▶ Aim of the task:
Rewrite all of the data below, replacing every "camera" with "viewer" and leaving everything else unchanged. Leave the pictures out of your answer.

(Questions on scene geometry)
--- start ---
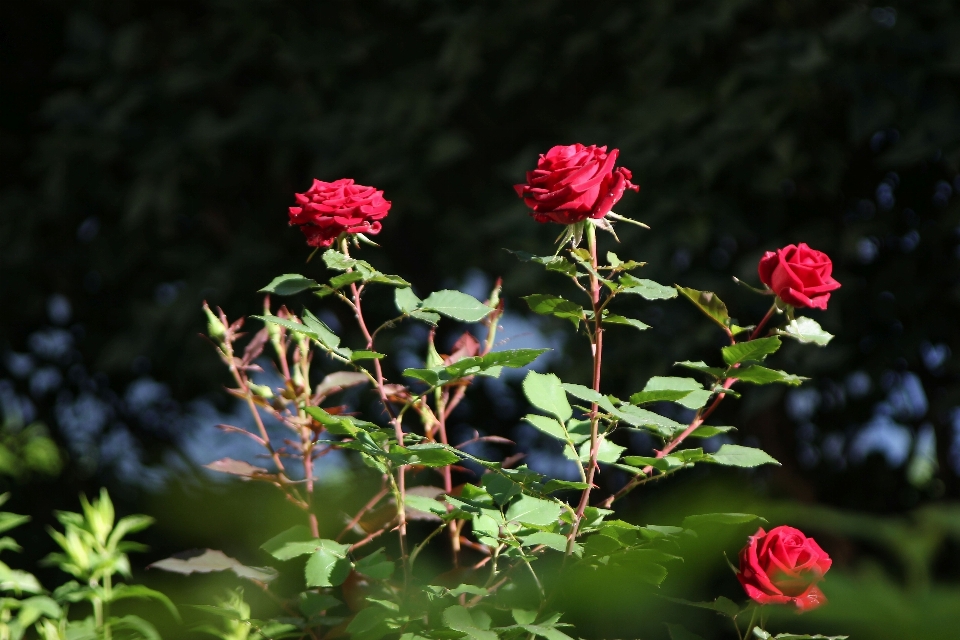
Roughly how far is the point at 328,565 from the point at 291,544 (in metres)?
0.05

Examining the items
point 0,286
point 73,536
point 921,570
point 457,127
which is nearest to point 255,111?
point 457,127

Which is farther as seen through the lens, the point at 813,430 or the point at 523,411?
the point at 523,411

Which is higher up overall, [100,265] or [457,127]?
[457,127]

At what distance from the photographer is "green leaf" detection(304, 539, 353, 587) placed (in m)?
1.09

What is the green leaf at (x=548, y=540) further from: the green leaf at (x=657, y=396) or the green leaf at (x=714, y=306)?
the green leaf at (x=714, y=306)

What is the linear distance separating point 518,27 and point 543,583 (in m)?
2.22

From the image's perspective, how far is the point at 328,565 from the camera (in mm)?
1122

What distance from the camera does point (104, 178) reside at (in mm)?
3723

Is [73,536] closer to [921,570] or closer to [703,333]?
[921,570]

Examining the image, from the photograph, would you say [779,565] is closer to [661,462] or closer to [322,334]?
[661,462]

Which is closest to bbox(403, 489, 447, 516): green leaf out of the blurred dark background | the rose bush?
the rose bush

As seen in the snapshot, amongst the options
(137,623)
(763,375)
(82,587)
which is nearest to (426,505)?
(763,375)

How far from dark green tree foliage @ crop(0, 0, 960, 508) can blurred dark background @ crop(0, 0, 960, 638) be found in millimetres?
11

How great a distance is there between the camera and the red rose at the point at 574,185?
105 centimetres
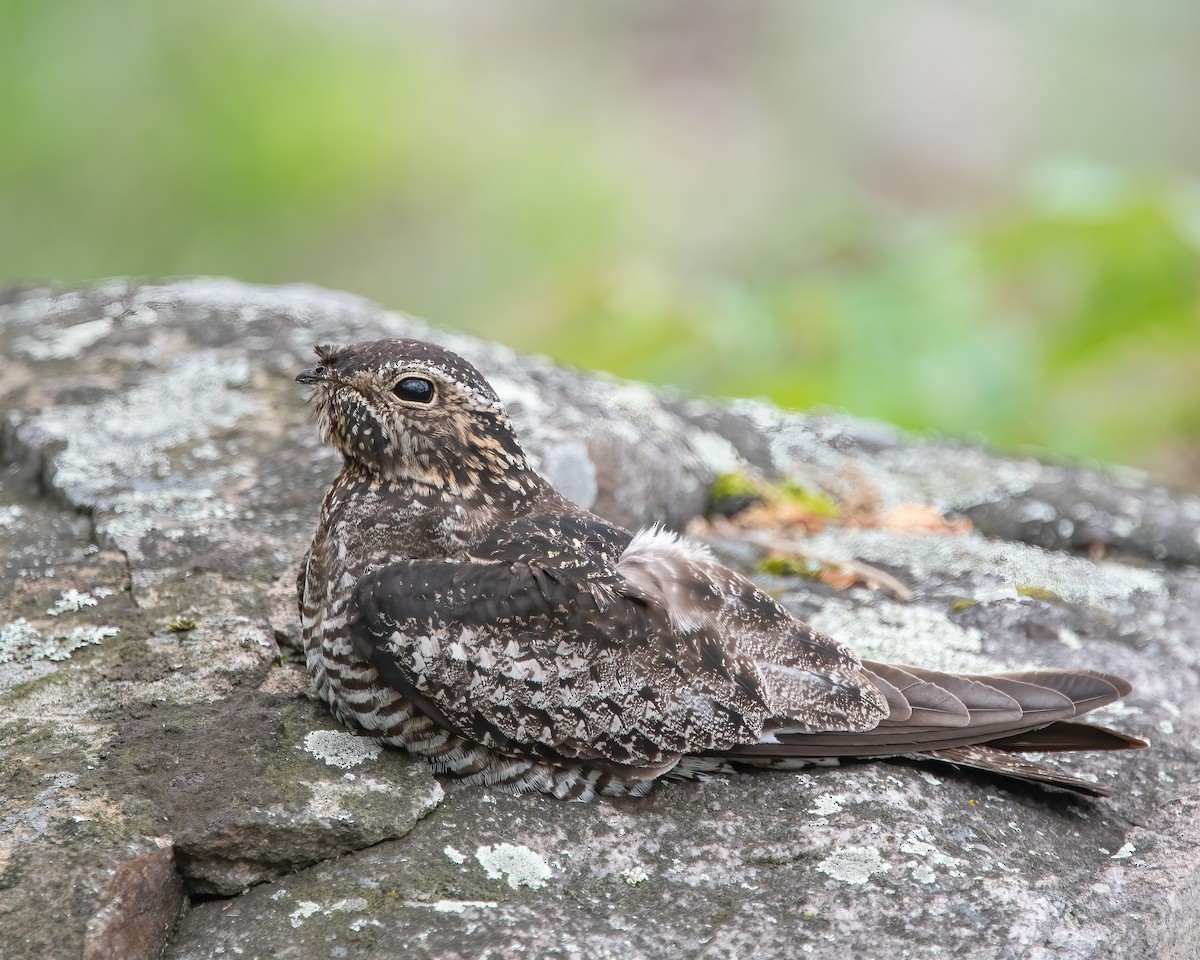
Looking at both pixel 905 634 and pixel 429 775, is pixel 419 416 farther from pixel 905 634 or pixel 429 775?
pixel 905 634

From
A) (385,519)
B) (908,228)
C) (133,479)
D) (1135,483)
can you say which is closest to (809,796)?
(385,519)

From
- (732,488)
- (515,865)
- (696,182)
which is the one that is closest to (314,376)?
(515,865)

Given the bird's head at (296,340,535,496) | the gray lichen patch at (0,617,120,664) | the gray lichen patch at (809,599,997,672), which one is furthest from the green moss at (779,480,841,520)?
the gray lichen patch at (0,617,120,664)

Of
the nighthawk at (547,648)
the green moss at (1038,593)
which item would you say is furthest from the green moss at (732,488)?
the nighthawk at (547,648)

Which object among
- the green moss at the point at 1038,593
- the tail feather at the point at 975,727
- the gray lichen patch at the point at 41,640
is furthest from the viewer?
the green moss at the point at 1038,593

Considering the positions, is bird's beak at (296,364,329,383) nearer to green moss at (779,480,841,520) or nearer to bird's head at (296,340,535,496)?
bird's head at (296,340,535,496)

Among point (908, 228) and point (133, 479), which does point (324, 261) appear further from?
point (133, 479)

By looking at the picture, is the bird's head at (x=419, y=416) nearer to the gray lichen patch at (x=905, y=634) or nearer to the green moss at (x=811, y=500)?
the gray lichen patch at (x=905, y=634)
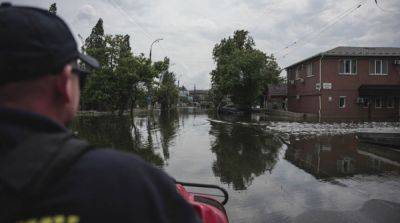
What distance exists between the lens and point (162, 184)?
1351 mm

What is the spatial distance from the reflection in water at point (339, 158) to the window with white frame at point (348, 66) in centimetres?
2356

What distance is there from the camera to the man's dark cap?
1.30 meters

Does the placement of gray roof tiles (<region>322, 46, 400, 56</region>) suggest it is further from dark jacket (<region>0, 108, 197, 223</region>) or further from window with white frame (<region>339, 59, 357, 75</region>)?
dark jacket (<region>0, 108, 197, 223</region>)

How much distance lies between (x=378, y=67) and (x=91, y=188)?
1608 inches

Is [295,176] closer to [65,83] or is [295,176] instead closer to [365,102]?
[65,83]

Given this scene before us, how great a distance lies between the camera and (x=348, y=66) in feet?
124

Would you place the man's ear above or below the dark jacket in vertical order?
above

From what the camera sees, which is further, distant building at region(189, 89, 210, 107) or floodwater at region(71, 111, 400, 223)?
distant building at region(189, 89, 210, 107)

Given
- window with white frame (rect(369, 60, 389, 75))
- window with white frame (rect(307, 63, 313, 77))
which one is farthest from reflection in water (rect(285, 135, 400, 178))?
window with white frame (rect(307, 63, 313, 77))

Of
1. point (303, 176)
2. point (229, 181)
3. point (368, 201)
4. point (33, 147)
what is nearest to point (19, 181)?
point (33, 147)

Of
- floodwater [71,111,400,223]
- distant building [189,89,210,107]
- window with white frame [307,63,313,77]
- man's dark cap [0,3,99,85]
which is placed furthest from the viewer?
Result: distant building [189,89,210,107]

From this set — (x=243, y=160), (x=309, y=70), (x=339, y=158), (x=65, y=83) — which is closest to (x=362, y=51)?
(x=309, y=70)

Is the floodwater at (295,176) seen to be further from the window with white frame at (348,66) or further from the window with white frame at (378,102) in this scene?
the window with white frame at (378,102)

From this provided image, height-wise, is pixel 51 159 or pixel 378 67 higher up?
pixel 378 67
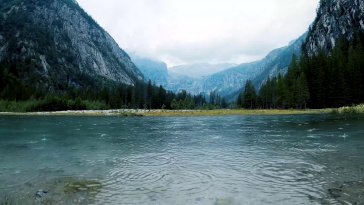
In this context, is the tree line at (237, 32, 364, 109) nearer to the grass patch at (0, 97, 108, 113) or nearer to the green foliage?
the green foliage

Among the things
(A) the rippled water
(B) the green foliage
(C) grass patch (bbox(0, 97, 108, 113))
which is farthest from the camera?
(B) the green foliage

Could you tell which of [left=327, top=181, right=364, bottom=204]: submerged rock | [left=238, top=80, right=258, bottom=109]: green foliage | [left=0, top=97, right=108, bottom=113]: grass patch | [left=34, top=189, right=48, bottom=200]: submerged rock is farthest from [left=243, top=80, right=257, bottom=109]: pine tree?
[left=34, top=189, right=48, bottom=200]: submerged rock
--- end ---
▶ Task result:
Roughly how far is the point at 328,565 from the point at 291,544 (in metres)?
0.05

Examining the items
point 0,286
point 73,536
point 921,570
point 457,127
which is nearest to point 255,111?
point 457,127

Which is farther as seen through the lens, the point at 813,430 or the point at 523,411?
the point at 523,411

Which is higher up overall, [100,265] or [457,127]?
[457,127]

At what distance from the photographer is "green leaf" detection(304, 539, 353, 587) placed (in m)?
1.09

What is the green leaf at (x=548, y=540) further from: the green leaf at (x=657, y=396) or the green leaf at (x=714, y=306)?
the green leaf at (x=714, y=306)

What is the linear distance separating point 518,27 and point 543,583 (in m)?
2.22

From the image's perspective, how far is the point at 328,565 from the viewer (in mm)?
1122

What distance from the viewer does point (104, 178) reside at (in mm)?
3723

Is [73,536] closer to [921,570] or closer to [703,333]?
[921,570]

Examining the image, from the photograph, would you say [779,565] is closer to [661,462] or closer to [322,334]?
[661,462]

Which is closest to bbox(403, 489, 447, 516): green leaf out of the blurred dark background | the rose bush?
the rose bush

As seen in the snapshot, amongst the options
(137,623)
(763,375)
(82,587)
which is nearest to (426,505)?
(763,375)

How far from dark green tree foliage @ crop(0, 0, 960, 508) can blurred dark background @ crop(0, 0, 960, 638) be found in millimetres?
11

How great a distance is there between the viewer and the red rose at the point at 574,185?
105 centimetres
Looking at both pixel 905 634 and pixel 429 775, is pixel 419 416 farther from pixel 905 634 or pixel 429 775?
pixel 905 634

From
A) (385,519)
B) (908,228)
C) (133,479)
D) (1135,483)
can you say which is closest to (809,796)?
(385,519)

From
- (732,488)
- (515,865)
- (696,182)
which is the one that is closest to (314,376)?
(515,865)

Given the bird's head at (296,340,535,496) | the gray lichen patch at (0,617,120,664) | the gray lichen patch at (809,599,997,672), which one is furthest from the green moss at (779,480,841,520)?
the gray lichen patch at (0,617,120,664)

Of
the nighthawk at (547,648)
the green moss at (1038,593)
which item would you say is furthest from the green moss at (732,488)?
the nighthawk at (547,648)

Which object among
- the green moss at the point at 1038,593
- the tail feather at the point at 975,727
- the gray lichen patch at the point at 41,640
is furthest from the viewer?
the green moss at the point at 1038,593

Considering the positions, is bird's beak at (296,364,329,383) nearer to green moss at (779,480,841,520) or nearer to bird's head at (296,340,535,496)?
bird's head at (296,340,535,496)

Among point (908, 228) and point (133, 479), which does point (324, 261) appear further from?
point (133, 479)

By looking at the picture, is the bird's head at (x=419, y=416) nearer to the gray lichen patch at (x=905, y=634) or nearer to the green moss at (x=811, y=500)?
the gray lichen patch at (x=905, y=634)
What distance exists between the lens and point (162, 184)?
1351 mm

What is the spatial distance from the reflection in water at point (339, 158) to the window with white frame at point (348, 66) in centimetres?
2356

What distance is there from the viewer to the man's dark cap?
1.30 meters

Does the placement of gray roof tiles (<region>322, 46, 400, 56</region>) suggest it is further from dark jacket (<region>0, 108, 197, 223</region>) or further from window with white frame (<region>339, 59, 357, 75</region>)?
dark jacket (<region>0, 108, 197, 223</region>)

How much distance lies between (x=378, y=67) and (x=91, y=188)?
1608 inches

Is [295,176] closer to [65,83] or is [295,176] instead closer to [365,102]?
[65,83]

Given this scene before us, how great a distance lies between the viewer and (x=348, y=66) in feet?
124

Would you place the man's ear above or below the dark jacket in vertical order?
above

From what the viewer sees, which is further, distant building at region(189, 89, 210, 107) or floodwater at region(71, 111, 400, 223)?
distant building at region(189, 89, 210, 107)

Given
- window with white frame (rect(369, 60, 389, 75))
- window with white frame (rect(307, 63, 313, 77))
which one is farthest from reflection in water (rect(285, 135, 400, 178))?
window with white frame (rect(307, 63, 313, 77))

Of
1. point (303, 176)
2. point (229, 181)
3. point (368, 201)
4. point (33, 147)
what is nearest to point (19, 181)?
point (33, 147)

Of
- floodwater [71,111,400,223]
- distant building [189,89,210,107]
- window with white frame [307,63,313,77]
- man's dark cap [0,3,99,85]
which is placed furthest from the viewer?
Result: distant building [189,89,210,107]

From this set — (x=243, y=160), (x=309, y=70), (x=339, y=158), (x=65, y=83) — which is closest to (x=362, y=51)?
(x=309, y=70)

Is the floodwater at (295,176) seen to be further from the window with white frame at (348,66) or further from the window with white frame at (378,102) in this scene?
the window with white frame at (378,102)

From this provided image, height-wise, is pixel 51 159 or pixel 378 67 higher up?
pixel 378 67
In this context, is the tree line at (237, 32, 364, 109) nearer to the grass patch at (0, 97, 108, 113) or nearer to the green foliage?
the green foliage

Among the things
(A) the rippled water
(B) the green foliage
(C) grass patch (bbox(0, 97, 108, 113))
which is farthest from the viewer?
(B) the green foliage

Could you tell which of [left=327, top=181, right=364, bottom=204]: submerged rock | [left=238, top=80, right=258, bottom=109]: green foliage | [left=0, top=97, right=108, bottom=113]: grass patch | [left=34, top=189, right=48, bottom=200]: submerged rock is farthest from [left=243, top=80, right=257, bottom=109]: pine tree?
[left=34, top=189, right=48, bottom=200]: submerged rock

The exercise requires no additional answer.